◆ CONSIGNE
Montrez toutes les lignes du matériel où figure le mot « stucco », en tenant compte de la casse.

◆ DONNÉES DE DÉPART

=======

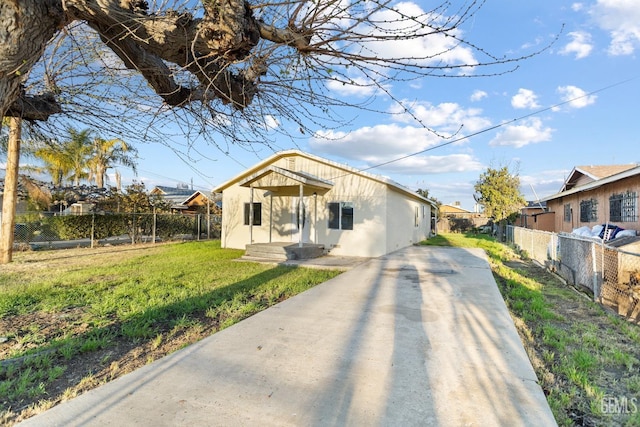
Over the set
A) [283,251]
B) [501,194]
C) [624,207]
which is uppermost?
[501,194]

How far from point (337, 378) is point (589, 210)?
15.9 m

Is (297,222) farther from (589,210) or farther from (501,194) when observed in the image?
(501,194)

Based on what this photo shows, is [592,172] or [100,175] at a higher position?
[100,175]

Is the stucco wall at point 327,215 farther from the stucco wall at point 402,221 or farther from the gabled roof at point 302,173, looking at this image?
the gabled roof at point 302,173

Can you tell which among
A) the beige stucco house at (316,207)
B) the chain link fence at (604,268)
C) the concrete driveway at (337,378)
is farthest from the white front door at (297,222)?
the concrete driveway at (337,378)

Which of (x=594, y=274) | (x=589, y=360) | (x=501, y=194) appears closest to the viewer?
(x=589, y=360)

=======

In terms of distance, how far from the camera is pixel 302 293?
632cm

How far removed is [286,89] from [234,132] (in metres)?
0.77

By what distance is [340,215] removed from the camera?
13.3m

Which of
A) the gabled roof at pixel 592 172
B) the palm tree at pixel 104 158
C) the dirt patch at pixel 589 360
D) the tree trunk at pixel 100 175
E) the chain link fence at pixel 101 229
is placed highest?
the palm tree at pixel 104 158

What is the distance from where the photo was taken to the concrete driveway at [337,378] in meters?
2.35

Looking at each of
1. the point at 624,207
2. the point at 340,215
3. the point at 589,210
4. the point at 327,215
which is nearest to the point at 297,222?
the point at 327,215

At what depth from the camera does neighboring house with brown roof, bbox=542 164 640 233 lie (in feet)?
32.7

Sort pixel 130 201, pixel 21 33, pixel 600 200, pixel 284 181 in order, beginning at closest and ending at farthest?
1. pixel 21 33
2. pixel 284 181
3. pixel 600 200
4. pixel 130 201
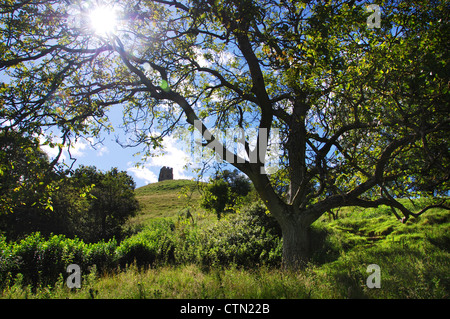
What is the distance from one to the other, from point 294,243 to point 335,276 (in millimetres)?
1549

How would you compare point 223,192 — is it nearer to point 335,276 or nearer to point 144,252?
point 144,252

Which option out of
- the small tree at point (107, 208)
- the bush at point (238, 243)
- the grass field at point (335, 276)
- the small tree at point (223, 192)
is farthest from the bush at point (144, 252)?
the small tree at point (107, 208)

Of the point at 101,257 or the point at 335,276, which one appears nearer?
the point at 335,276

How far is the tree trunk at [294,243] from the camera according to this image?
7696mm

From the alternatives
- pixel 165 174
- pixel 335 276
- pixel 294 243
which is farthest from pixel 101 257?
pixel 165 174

=======

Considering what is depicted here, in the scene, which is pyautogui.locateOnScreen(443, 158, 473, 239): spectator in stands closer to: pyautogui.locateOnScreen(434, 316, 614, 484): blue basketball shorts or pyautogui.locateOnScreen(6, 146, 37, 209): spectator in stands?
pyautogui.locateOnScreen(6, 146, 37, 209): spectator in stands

=======

◆ SOLUTION DÉTAILLÉE
Is the stucco wall at point 327,215 farther from the stucco wall at point 402,221 or farther from the gabled roof at point 302,173, looking at this image?
A) the beige stucco house at (316,207)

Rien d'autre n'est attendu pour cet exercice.